**DATA FOR REVIEW**
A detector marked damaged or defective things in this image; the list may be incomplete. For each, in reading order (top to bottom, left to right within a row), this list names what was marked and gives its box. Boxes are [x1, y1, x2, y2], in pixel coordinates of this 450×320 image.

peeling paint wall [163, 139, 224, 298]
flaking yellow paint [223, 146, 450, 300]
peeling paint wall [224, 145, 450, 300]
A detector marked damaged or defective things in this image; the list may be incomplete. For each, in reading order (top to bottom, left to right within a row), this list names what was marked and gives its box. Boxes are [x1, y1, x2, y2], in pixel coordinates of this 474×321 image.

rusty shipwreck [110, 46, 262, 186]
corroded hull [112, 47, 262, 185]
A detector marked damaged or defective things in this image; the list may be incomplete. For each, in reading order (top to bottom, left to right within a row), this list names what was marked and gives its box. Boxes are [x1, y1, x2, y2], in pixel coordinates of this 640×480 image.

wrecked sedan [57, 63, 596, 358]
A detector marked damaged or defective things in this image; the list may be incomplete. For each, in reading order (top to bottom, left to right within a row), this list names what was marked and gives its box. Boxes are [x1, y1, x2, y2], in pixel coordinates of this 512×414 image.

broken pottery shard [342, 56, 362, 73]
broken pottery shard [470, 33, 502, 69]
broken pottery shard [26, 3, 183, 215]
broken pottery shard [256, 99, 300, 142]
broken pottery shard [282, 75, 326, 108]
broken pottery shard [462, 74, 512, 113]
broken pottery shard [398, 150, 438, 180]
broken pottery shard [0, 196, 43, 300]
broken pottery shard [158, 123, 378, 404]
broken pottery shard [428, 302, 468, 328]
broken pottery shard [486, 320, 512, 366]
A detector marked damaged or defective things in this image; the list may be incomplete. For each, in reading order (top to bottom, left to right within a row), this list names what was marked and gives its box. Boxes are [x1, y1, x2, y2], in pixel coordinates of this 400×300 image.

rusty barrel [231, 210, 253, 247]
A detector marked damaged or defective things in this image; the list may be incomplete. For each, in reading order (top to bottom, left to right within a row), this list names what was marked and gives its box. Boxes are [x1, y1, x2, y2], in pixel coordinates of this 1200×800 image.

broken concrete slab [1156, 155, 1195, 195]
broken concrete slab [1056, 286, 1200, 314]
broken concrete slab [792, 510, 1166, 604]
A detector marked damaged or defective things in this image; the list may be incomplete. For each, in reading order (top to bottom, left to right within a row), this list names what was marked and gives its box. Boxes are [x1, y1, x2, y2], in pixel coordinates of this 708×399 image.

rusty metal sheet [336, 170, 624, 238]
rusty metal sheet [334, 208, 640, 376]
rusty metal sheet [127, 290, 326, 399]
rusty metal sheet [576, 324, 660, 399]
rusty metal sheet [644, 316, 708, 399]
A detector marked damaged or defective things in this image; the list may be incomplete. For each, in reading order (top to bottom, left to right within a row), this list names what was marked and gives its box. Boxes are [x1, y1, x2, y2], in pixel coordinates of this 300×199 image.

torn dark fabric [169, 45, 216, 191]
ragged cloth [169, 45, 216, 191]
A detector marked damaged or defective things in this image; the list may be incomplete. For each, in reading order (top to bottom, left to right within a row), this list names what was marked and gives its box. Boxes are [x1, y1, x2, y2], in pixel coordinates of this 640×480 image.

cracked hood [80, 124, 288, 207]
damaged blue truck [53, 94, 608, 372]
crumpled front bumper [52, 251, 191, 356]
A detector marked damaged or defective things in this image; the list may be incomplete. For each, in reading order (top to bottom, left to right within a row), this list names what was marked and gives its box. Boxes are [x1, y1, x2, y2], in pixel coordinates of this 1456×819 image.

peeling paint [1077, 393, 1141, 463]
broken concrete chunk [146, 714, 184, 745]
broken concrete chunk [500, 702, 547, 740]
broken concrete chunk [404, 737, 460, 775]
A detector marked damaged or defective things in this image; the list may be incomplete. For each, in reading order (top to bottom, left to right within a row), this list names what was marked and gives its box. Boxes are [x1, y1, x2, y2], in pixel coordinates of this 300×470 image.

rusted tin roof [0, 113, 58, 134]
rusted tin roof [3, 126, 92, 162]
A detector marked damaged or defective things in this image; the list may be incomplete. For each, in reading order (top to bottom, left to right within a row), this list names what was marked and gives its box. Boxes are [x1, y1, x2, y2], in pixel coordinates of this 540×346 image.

**WHAT YOU ARE ASKED TO DO**
Starting at the line where "this 1456×819 image." appears, write out every line exactly as it stands until the listing ends, and add nothing.

**SOLUTION TO THIS PROBLEM**
A detector marked damaged or defective things in this image; the list may be incomplete. For each, in reading order (top to bottom, left to right within a row), this list names what was marked and gives its box. Boxes are [x1, y1, x2, y2], in pixel coordinates of this 1456×819 image.

peeling paint [1077, 393, 1141, 463]
broken concrete chunk [146, 714, 184, 745]
broken concrete chunk [500, 702, 547, 740]
broken concrete chunk [404, 737, 460, 775]
A detector marked damaged or defective things in this image; the list may be incomplete. For each, in reading order (top to bottom, left to right within a row), this list names what was marked and gives its box. Boxes are [x1, y1, x2, y2], in pixel coordinates of this 300×470 image.

rusted tin roof [0, 113, 58, 134]
rusted tin roof [3, 126, 92, 162]
A detector marked damaged or defective things in this image; the list may be incomplete. For each, in reading order (top to bottom, left to right within a row), this list names what was marked and gives its box. Boxes are [x1, y1, x2, y2], in pixel coordinates of this 540×346 image.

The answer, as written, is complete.